DATA EXCERPTS =
%%
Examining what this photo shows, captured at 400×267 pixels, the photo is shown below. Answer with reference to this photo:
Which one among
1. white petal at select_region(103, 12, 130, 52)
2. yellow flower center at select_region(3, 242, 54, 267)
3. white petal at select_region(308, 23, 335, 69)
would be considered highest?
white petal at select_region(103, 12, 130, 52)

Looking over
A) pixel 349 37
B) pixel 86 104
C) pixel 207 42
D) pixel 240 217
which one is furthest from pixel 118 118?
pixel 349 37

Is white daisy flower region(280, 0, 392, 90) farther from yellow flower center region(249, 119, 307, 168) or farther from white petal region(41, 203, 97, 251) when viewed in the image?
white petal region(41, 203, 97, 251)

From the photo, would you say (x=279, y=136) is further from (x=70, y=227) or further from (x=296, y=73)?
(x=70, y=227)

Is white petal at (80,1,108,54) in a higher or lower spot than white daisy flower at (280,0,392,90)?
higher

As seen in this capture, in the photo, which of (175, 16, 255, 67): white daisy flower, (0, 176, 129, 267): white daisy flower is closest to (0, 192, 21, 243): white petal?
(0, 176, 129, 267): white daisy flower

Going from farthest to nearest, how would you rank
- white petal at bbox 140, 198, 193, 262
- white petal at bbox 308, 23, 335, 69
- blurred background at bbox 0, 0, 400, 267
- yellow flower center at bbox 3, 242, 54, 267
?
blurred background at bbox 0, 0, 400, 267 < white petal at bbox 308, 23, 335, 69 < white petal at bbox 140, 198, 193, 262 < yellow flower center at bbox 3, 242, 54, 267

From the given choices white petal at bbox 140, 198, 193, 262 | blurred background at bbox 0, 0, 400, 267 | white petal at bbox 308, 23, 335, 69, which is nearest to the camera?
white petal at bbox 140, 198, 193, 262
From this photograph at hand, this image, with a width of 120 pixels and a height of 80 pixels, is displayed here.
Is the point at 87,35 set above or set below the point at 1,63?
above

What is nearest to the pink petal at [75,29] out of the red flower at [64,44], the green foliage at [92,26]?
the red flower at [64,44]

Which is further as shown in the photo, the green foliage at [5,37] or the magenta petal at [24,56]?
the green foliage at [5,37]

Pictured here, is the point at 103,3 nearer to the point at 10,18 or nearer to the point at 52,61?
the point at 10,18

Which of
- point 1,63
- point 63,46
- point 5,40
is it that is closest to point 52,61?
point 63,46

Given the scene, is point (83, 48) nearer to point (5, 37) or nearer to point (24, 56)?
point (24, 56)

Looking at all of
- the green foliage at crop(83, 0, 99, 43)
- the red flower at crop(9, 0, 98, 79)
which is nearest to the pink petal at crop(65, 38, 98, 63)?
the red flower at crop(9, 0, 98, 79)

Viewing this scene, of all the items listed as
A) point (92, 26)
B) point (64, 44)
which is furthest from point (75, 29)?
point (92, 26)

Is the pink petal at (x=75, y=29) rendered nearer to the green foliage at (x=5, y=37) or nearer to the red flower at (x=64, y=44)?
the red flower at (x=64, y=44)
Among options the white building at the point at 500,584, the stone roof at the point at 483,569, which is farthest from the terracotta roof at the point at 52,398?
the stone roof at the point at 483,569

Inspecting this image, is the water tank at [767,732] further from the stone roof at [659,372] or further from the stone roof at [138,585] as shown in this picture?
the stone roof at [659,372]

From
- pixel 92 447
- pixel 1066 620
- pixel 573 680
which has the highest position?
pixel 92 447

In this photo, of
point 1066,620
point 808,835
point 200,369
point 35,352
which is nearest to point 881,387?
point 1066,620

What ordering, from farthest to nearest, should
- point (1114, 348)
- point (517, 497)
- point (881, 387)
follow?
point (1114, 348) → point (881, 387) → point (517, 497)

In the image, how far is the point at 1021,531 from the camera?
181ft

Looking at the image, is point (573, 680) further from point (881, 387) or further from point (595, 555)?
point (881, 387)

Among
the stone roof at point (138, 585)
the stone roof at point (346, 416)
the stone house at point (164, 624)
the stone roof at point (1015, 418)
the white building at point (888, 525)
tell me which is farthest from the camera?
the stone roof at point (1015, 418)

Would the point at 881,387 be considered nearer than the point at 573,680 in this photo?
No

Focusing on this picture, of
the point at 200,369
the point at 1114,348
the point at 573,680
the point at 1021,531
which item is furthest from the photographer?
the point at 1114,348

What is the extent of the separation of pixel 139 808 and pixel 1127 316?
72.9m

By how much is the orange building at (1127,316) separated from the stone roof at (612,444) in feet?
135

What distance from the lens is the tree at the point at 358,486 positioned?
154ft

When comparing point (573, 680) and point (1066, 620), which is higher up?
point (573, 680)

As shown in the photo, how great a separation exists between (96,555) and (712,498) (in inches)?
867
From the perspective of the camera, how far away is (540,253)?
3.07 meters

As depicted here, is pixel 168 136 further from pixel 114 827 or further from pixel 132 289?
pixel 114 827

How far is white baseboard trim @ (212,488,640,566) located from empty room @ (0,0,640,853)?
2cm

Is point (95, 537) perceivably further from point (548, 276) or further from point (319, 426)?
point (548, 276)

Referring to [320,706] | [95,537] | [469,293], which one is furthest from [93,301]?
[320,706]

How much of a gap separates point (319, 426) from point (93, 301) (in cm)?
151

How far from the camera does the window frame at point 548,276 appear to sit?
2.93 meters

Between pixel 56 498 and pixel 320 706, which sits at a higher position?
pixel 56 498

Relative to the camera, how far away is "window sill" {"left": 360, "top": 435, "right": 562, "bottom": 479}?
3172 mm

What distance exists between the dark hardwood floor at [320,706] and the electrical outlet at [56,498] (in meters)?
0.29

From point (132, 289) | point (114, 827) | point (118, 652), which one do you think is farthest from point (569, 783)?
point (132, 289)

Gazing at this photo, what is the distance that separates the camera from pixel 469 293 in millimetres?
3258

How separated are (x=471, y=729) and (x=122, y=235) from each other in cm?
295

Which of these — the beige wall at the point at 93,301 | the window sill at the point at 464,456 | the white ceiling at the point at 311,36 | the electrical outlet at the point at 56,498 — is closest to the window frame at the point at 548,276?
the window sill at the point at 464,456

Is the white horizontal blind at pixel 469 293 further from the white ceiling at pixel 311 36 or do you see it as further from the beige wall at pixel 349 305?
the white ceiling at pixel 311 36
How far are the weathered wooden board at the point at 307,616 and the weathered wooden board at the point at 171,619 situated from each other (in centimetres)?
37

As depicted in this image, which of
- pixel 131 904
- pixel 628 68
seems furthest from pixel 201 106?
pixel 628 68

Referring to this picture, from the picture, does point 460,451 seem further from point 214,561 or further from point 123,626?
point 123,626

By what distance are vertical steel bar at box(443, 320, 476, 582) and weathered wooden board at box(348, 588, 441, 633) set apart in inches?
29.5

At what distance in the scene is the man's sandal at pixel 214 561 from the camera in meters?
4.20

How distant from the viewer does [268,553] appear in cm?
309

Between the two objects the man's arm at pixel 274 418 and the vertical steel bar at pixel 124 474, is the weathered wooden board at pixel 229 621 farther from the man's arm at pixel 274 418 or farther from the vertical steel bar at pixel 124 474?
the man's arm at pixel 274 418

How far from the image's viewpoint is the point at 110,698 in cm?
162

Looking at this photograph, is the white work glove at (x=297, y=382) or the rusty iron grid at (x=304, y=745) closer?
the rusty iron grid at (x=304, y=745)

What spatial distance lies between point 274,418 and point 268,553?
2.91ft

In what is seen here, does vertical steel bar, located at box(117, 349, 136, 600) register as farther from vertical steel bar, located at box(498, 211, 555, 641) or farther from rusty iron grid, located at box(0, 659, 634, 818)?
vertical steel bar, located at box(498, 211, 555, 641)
%%
WRITTEN EXERCISE =
Output every one of the lines above verbatim, from the first through the last.

TASK RESULT =
Examining what this photo shows, captured at 400×267 pixels, the photo is shown below. Answer with reference to this photo:
Which one among
1. white petal at select_region(103, 12, 130, 52)
2. yellow flower center at select_region(3, 242, 54, 267)
3. white petal at select_region(308, 23, 335, 69)
would be considered highest?
white petal at select_region(103, 12, 130, 52)

Looking over
A) pixel 349 37
B) pixel 86 104
C) pixel 207 42
D) pixel 240 217
which one is furthest from pixel 118 118?
pixel 349 37

Is white daisy flower region(280, 0, 392, 90) farther from yellow flower center region(249, 119, 307, 168) or farther from white petal region(41, 203, 97, 251) when viewed in the image?
white petal region(41, 203, 97, 251)

From the photo, would you say (x=279, y=136) is further from (x=70, y=227) or further from (x=296, y=73)?
(x=70, y=227)

Is white petal at (80,1,108,54) in a higher or lower spot than white daisy flower at (280,0,392,90)?
higher

As seen in this capture, in the photo, which of (175, 16, 255, 67): white daisy flower, (0, 176, 129, 267): white daisy flower is closest to (0, 192, 21, 243): white petal?
(0, 176, 129, 267): white daisy flower

Going from farthest to nearest, how would you rank
- white petal at bbox 140, 198, 193, 262
- white petal at bbox 308, 23, 335, 69
- blurred background at bbox 0, 0, 400, 267
- yellow flower center at bbox 3, 242, 54, 267
?
blurred background at bbox 0, 0, 400, 267 < white petal at bbox 308, 23, 335, 69 < white petal at bbox 140, 198, 193, 262 < yellow flower center at bbox 3, 242, 54, 267

From the given choices white petal at bbox 140, 198, 193, 262 | blurred background at bbox 0, 0, 400, 267 | white petal at bbox 308, 23, 335, 69, which is nearest to the camera?
white petal at bbox 140, 198, 193, 262
From this photograph at hand, this image, with a width of 120 pixels and a height of 80 pixels, is displayed here.
Is the point at 87,35 set above or set below the point at 1,63?
above

What is nearest to the pink petal at [75,29] out of the red flower at [64,44], the green foliage at [92,26]?
the red flower at [64,44]

Which is further as shown in the photo, the green foliage at [5,37] or the magenta petal at [24,56]?
the green foliage at [5,37]

Pictured here, is the point at 103,3 nearer to the point at 10,18 or nearer to the point at 52,61?
the point at 10,18

Which of
- point 1,63
- point 63,46
- point 5,40
is it that is closest to point 52,61?
point 63,46

Given the scene, is point (83, 48) nearer to point (5, 37) or nearer to point (24, 56)?
point (24, 56)

Looking at all of
- the green foliage at crop(83, 0, 99, 43)
- the red flower at crop(9, 0, 98, 79)
which is nearest to the pink petal at crop(65, 38, 98, 63)?
the red flower at crop(9, 0, 98, 79)

Viewing this scene, of all the items listed as
A) point (92, 26)
B) point (64, 44)
which is furthest from point (75, 29)?
point (92, 26)

Is the pink petal at (x=75, y=29) rendered nearer to the green foliage at (x=5, y=37) or nearer to the red flower at (x=64, y=44)?
the red flower at (x=64, y=44)
Among options the white building at the point at 500,584, the stone roof at the point at 483,569, which is farthest from the terracotta roof at the point at 52,398?
the stone roof at the point at 483,569

Inspecting this image, is the water tank at [767,732] further from the stone roof at [659,372] or further from the stone roof at [138,585] as shown in this picture?
the stone roof at [659,372]

From
- pixel 92 447
- pixel 1066 620
- pixel 573 680
which has the highest position?
pixel 92 447

In this photo, of
point 1066,620
point 808,835
point 200,369
point 35,352
which is nearest to point 881,387?
point 1066,620

What ordering, from farthest to nearest, should
- point (1114, 348)
- point (517, 497)
- point (881, 387)
follow?
point (1114, 348) → point (881, 387) → point (517, 497)

In the image, how far is the point at 1021,531 from the camera?
181ft

Looking at the image, is point (573, 680) further from point (881, 387) or further from point (595, 555)?
point (881, 387)

Among
the stone roof at point (138, 585)
the stone roof at point (346, 416)
the stone house at point (164, 624)
the stone roof at point (1015, 418)
the white building at point (888, 525)
tell me which is farthest from the camera?
the stone roof at point (1015, 418)

Would the point at 881,387 be considered nearer than the point at 573,680 in this photo?
No

Focusing on this picture, of
the point at 200,369
the point at 1114,348
the point at 573,680
the point at 1021,531
which item is furthest from the photographer?
the point at 1114,348

What is the extent of the separation of pixel 139 808 and pixel 1127 316?
72.9m

By how much is the orange building at (1127,316) separated from the stone roof at (612,444) in feet?
135

What distance from the lens is the tree at the point at 358,486 positioned?
154ft

When comparing point (573, 680) and point (1066, 620), which is higher up?
point (573, 680)

As shown in the photo, how great a separation exists between (96,555) and (712,498) (in inches)?
867
From the perspective of the camera, how far away is (540,253)?
3.07 meters

As depicted here, is pixel 168 136 further from pixel 114 827 or further from pixel 132 289?
pixel 114 827

How far is white baseboard trim @ (212,488,640,566) located from empty room @ (0,0,640,853)?
2cm

Is point (95, 537) perceivably further from point (548, 276) or further from point (319, 426)?
point (548, 276)

Referring to [320,706] | [95,537] | [469,293], which one is furthest from [93,301]?
[320,706]

How much of a gap separates point (319, 426) from point (93, 301) (in cm)?
151

How far from the camera does the window frame at point 548,276 appear to sit?
2.93 meters

Between pixel 56 498 and pixel 320 706, which sits at a higher position?
pixel 56 498

Relative to the camera, how far away is "window sill" {"left": 360, "top": 435, "right": 562, "bottom": 479}?
3172 mm

What distance exists between the dark hardwood floor at [320,706] and the electrical outlet at [56,498] (in meters)?
0.29

From point (132, 289) | point (114, 827) | point (118, 652), which one do you think is farthest from point (569, 783)?
point (132, 289)

Gazing at this photo, what is the distance that separates the camera from pixel 469 293 in millimetres?
3258

How separated are (x=471, y=729) and (x=122, y=235) from each other in cm?
295

Which of these — the beige wall at the point at 93,301 | the window sill at the point at 464,456 | the white ceiling at the point at 311,36 | the electrical outlet at the point at 56,498 — is closest to the window frame at the point at 548,276?
the window sill at the point at 464,456

Is the white horizontal blind at pixel 469 293 further from the white ceiling at pixel 311 36 or do you see it as further from the beige wall at pixel 349 305?
the white ceiling at pixel 311 36
How far are the weathered wooden board at the point at 307,616 and the weathered wooden board at the point at 171,619 situated from each other (in centimetres)?
37

As depicted in this image, which of
- pixel 131 904
- pixel 628 68
seems furthest from pixel 201 106?
pixel 628 68

Referring to this picture, from the picture, does point 460,451 seem further from point 214,561 or further from point 123,626?
point 123,626

By what distance are vertical steel bar at box(443, 320, 476, 582) and weathered wooden board at box(348, 588, 441, 633) set apart in inches?
29.5

At what distance in the scene is the man's sandal at pixel 214 561 from the camera in meters?
4.20

How distant from the viewer does [268,553] appear in cm?
309

Between the two objects the man's arm at pixel 274 418 and the vertical steel bar at pixel 124 474, is the weathered wooden board at pixel 229 621 farther from the man's arm at pixel 274 418 or farther from the vertical steel bar at pixel 124 474?
the man's arm at pixel 274 418

How far from the image's viewpoint is the point at 110,698 in cm?
162

Looking at this photograph, is the white work glove at (x=297, y=382) or the rusty iron grid at (x=304, y=745) closer?
the rusty iron grid at (x=304, y=745)

What spatial distance lies between point 274,418 and point 268,553?
2.91ft

In what is seen here, does vertical steel bar, located at box(117, 349, 136, 600) register as farther from vertical steel bar, located at box(498, 211, 555, 641) or farther from rusty iron grid, located at box(0, 659, 634, 818)?
vertical steel bar, located at box(498, 211, 555, 641)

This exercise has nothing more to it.